Removing __GFP_THISNODE only helps when remote memory is not fragmented, 
otherwise it multiplies the problem as I've shown.

The numbers that you provide while using the non-default option to mimick 
MADV_HUGEPAGE mappings but also use __GFP_NORETRY makes the actual source 
of the problem quite easy to identify: there is an inconsistency in the 
thp gfp mask and the page allocator implementation.

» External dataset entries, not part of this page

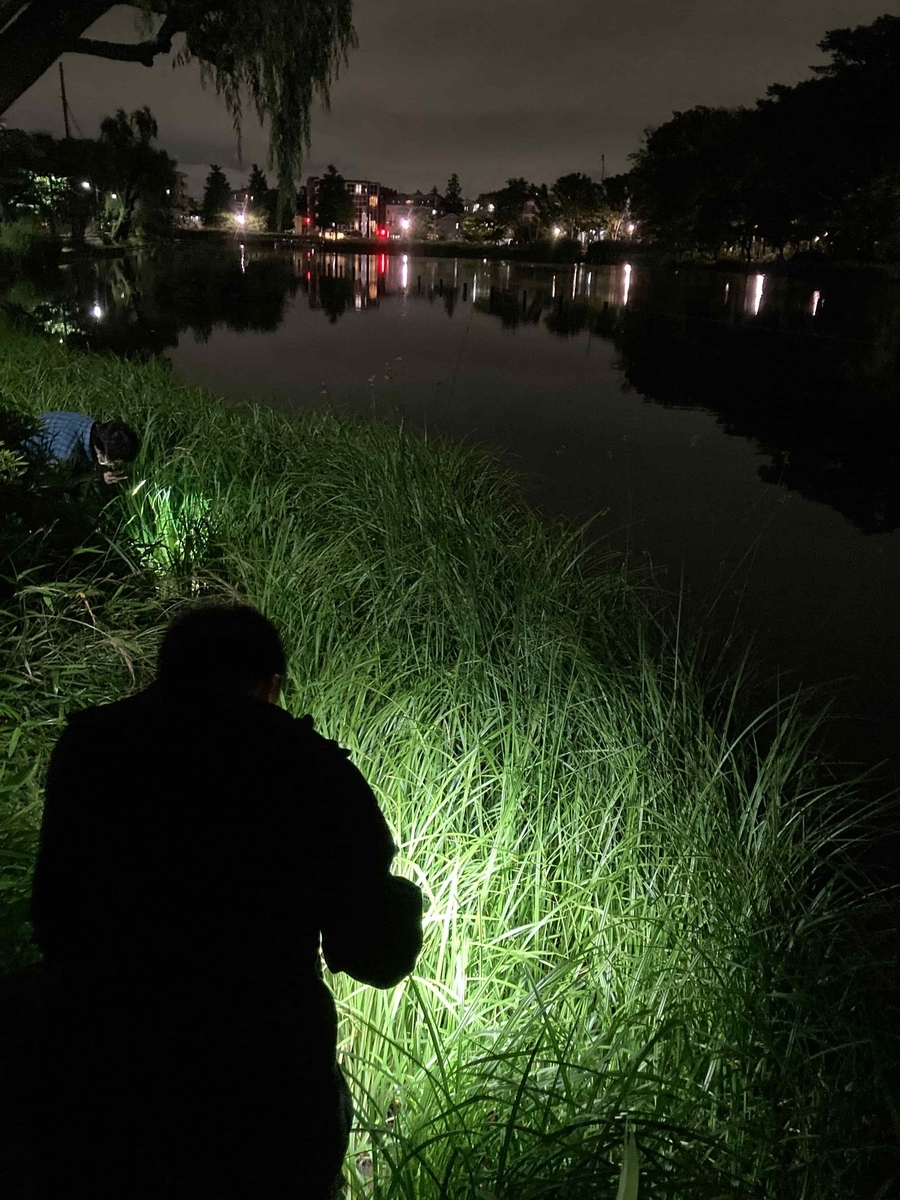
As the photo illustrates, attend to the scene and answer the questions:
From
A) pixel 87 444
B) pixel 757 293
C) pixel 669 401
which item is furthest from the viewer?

> > The cost, including the statistics Mel gathered, is 
> > acceptable for these processes: they are not concerned with startup cost, 
> > they are concerned only with optimal access latency while they are 
> > running.
> > 
> 
> Then such applications at startup have the option of setting
> zone_reclaim_mode during initialisation assuming a privileged helper
> can be created. That would be somewhat heavy handed and a longer-term
> solution would still be to create a proper memory policy of madvise flag
> for those libraries.
> 

We *never* want to use zone_reclaim_mode for these allocations, that would 
be even worse, we do not want to reclaim because we have a very unlikely 
chance of making pageblocks free without the involvement of compaction.  
We want to trigger memory compaction with a well-bounded cost that 
MIGRATE_ASYNC provides and then fail.